(GIVEN PROBLEM) Set out every line of the records below as a JSON list of strings, one string per line, with blank lines omitted.

(LISTING)
* START *

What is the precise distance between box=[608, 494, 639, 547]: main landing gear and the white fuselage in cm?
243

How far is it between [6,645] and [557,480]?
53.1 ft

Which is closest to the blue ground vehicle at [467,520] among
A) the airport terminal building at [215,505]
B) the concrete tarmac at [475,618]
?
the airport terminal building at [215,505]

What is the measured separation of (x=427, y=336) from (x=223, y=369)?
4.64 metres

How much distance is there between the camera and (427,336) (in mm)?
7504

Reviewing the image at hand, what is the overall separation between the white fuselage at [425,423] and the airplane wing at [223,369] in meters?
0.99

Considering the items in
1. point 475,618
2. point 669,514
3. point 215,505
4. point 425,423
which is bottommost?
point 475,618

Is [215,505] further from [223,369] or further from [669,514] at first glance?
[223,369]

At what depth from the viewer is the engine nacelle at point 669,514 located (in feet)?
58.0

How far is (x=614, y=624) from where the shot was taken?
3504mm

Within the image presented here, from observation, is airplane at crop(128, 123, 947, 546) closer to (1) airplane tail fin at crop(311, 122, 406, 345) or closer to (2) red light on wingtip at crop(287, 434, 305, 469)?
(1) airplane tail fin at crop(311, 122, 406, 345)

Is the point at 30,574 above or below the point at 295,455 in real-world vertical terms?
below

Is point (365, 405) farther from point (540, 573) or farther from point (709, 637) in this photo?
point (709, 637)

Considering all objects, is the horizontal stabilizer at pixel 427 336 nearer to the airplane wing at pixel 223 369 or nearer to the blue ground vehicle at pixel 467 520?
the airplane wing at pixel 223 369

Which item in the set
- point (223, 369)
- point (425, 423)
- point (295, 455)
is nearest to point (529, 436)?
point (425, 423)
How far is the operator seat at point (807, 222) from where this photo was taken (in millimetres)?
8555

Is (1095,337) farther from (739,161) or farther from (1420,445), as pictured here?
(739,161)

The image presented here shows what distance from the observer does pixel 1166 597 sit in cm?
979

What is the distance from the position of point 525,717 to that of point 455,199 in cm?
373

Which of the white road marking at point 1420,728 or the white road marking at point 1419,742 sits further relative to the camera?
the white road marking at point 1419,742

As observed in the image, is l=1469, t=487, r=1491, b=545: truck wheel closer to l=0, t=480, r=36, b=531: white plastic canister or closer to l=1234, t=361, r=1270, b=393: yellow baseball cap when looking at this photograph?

* END *

(WRITTEN ANSWER)
[
  "What is the precise distance between box=[608, 494, 639, 547]: main landing gear and the white fuselage in cm?",
  "243",
  "How far is it between [6,645] and [557,480]?",
  "53.1 ft",
  "Which is closest to the blue ground vehicle at [467,520] among",
  "A) the airport terminal building at [215,505]",
  "B) the concrete tarmac at [475,618]",
  "?",
  "the airport terminal building at [215,505]",
  "What is the measured separation of (x=427, y=336) from (x=223, y=369)?",
  "4.64 metres",
  "How much distance is there between the camera and (427,336) (in mm)?",
  "7504",
  "Reviewing the image at hand, what is the overall separation between the white fuselage at [425,423] and the airplane wing at [223,369] in meters?",
  "0.99",
  "Considering the items in",
  "1. point 475,618",
  "2. point 669,514",
  "3. point 215,505",
  "4. point 425,423",
  "which is bottommost?",
  "point 475,618",
  "Is [215,505] further from [223,369] or further from [669,514] at first glance?",
  "[223,369]",
  "At what depth from the viewer is the engine nacelle at point 669,514 located (in feet)?",
  "58.0",
  "How far is (x=614, y=624) from where the shot was taken?",
  "3504mm",
  "Within the image presented here, from observation, is airplane at crop(128, 123, 947, 546) closer to (1) airplane tail fin at crop(311, 122, 406, 345) or closer to (2) red light on wingtip at crop(287, 434, 305, 469)?",
  "(1) airplane tail fin at crop(311, 122, 406, 345)",
  "Is the point at 30,574 above or below the point at 295,455 in real-world vertical terms?",
  "below",
  "Is point (365, 405) farther from point (540, 573) or farther from point (709, 637) in this photo?",
  "point (709, 637)",
  "Considering all objects, is the horizontal stabilizer at pixel 427 336 nearer to the airplane wing at pixel 223 369 or nearer to the blue ground vehicle at pixel 467 520?",
  "the airplane wing at pixel 223 369",
  "Which item in the set",
  "- point (223, 369)",
  "- point (425, 423)",
  "- point (295, 455)",
  "is nearest to point (529, 436)?",
  "point (425, 423)",
  "How far is the operator seat at point (807, 222) from where this photo was taken (in millimetres)?",
  "8555",
  "Is (1095,337) farther from (739,161) or farther from (1420,445), as pictured here?",
  "(739,161)",
  "The image presented here shows what distance from the observer does pixel 1166 597 sit in cm?",
  "979",
  "What is the distance from the position of point 525,717 to that of point 455,199 in cm?",
  "373",
  "Which of the white road marking at point 1420,728 or the white road marking at point 1419,742 sits further relative to the camera?",
  "the white road marking at point 1419,742",
  "As observed in the image, is l=1469, t=487, r=1491, b=545: truck wheel closer to l=0, t=480, r=36, b=531: white plastic canister or closer to l=1234, t=361, r=1270, b=393: yellow baseball cap when looking at this photograph?"
]